From the entries below, count the lines with "site". Write only the count.

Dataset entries
════════════════

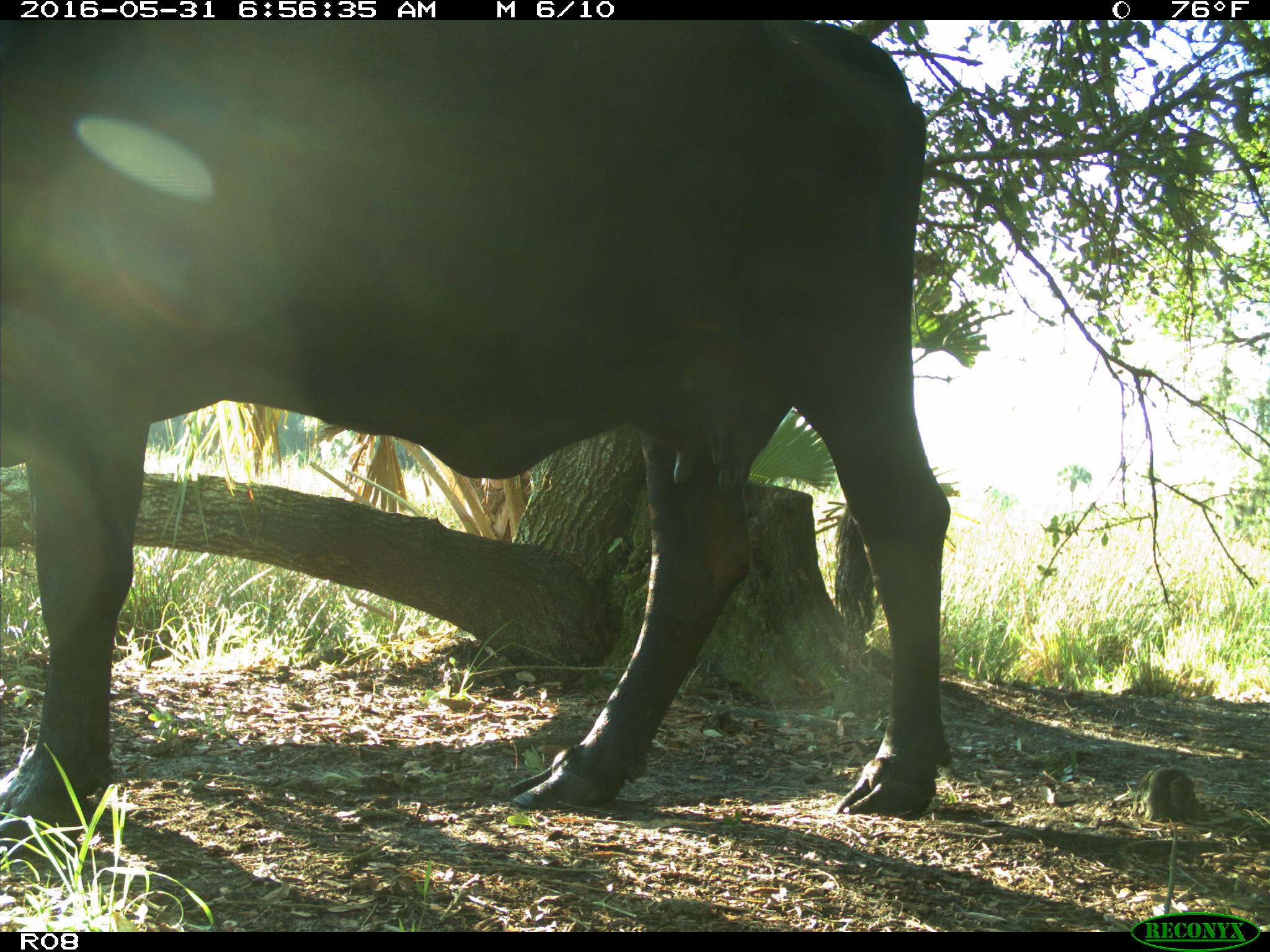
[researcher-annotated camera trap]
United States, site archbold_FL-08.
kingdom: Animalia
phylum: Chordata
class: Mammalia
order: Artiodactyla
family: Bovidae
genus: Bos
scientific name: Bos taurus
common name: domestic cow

════════════════

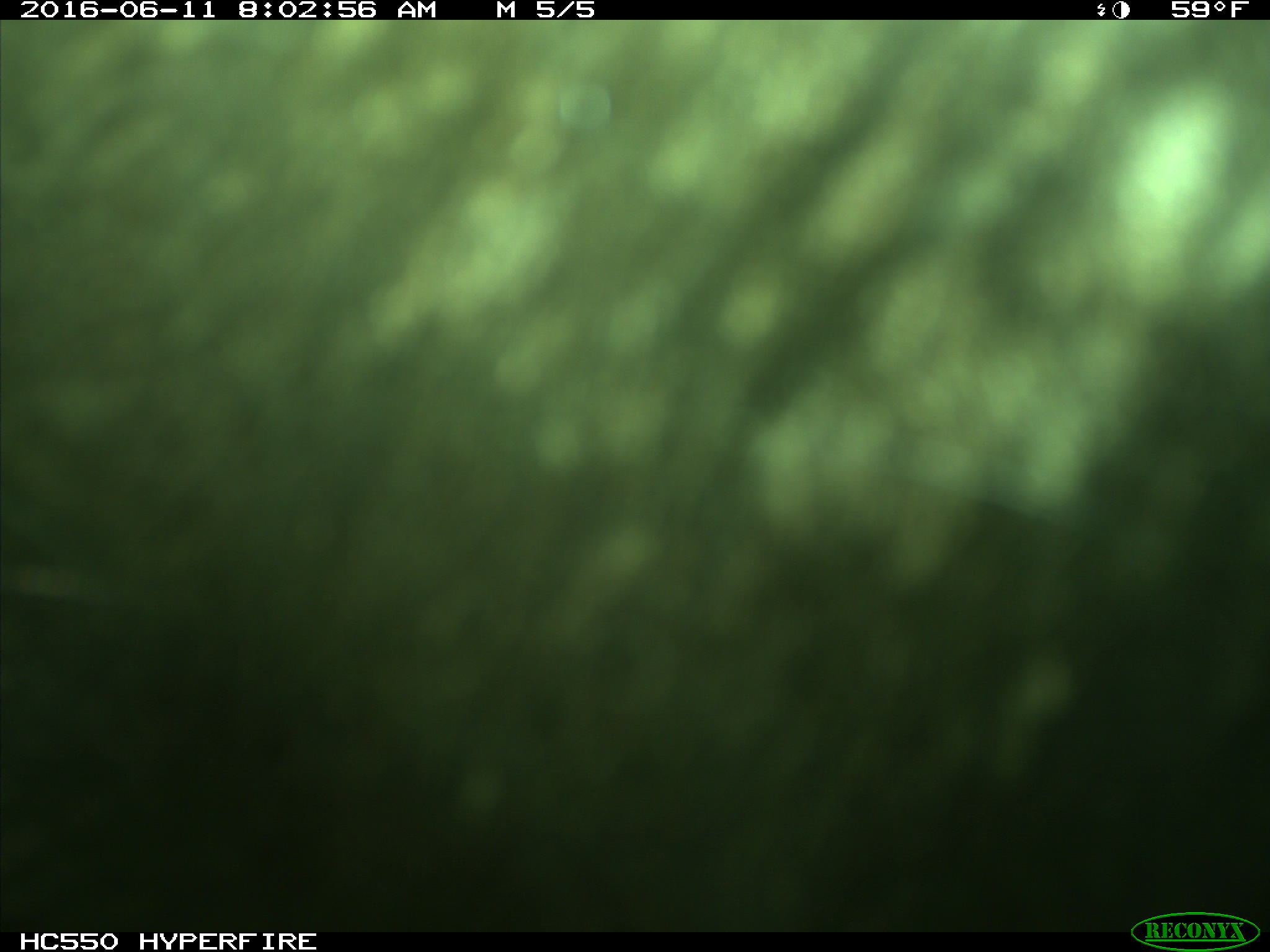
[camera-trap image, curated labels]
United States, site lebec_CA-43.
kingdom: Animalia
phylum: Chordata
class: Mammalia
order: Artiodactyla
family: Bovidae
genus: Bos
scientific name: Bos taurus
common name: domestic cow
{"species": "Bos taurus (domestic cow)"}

════════════════

→ **YOUR RESPONSE**:
2